GIVEN RECORDS:
....................
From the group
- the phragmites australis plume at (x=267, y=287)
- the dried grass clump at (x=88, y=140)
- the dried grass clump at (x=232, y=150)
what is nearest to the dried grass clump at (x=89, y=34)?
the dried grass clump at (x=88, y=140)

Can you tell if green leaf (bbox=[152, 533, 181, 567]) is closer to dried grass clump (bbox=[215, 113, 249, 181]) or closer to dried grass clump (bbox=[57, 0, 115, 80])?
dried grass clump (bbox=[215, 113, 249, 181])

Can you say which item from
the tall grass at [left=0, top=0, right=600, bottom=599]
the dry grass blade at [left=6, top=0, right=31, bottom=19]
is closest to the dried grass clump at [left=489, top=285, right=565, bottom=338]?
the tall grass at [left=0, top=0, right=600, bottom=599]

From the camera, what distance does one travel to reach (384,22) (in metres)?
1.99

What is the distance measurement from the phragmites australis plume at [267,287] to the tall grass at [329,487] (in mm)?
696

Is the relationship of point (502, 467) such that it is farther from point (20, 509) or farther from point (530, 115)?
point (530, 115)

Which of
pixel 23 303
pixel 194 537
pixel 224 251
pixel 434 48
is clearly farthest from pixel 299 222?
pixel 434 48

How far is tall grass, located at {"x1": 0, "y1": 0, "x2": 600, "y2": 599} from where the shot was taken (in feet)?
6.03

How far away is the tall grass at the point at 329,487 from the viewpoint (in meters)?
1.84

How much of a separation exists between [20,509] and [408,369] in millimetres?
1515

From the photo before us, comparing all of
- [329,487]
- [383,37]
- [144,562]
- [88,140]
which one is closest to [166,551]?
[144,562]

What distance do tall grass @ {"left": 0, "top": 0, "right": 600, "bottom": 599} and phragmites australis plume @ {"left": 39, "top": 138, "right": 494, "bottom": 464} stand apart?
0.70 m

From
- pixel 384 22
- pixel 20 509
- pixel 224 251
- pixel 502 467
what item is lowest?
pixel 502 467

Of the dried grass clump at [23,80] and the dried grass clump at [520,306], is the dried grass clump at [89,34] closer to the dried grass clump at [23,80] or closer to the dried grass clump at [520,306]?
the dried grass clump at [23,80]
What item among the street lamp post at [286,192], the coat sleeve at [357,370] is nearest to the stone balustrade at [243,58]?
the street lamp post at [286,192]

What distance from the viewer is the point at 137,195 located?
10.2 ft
....................
TASK STATEMENT:
Count how many of the lines above contain the string "point", treating uppercase and lowercase as different. Reply with the number alone.

RESULT OF THE TASK:
4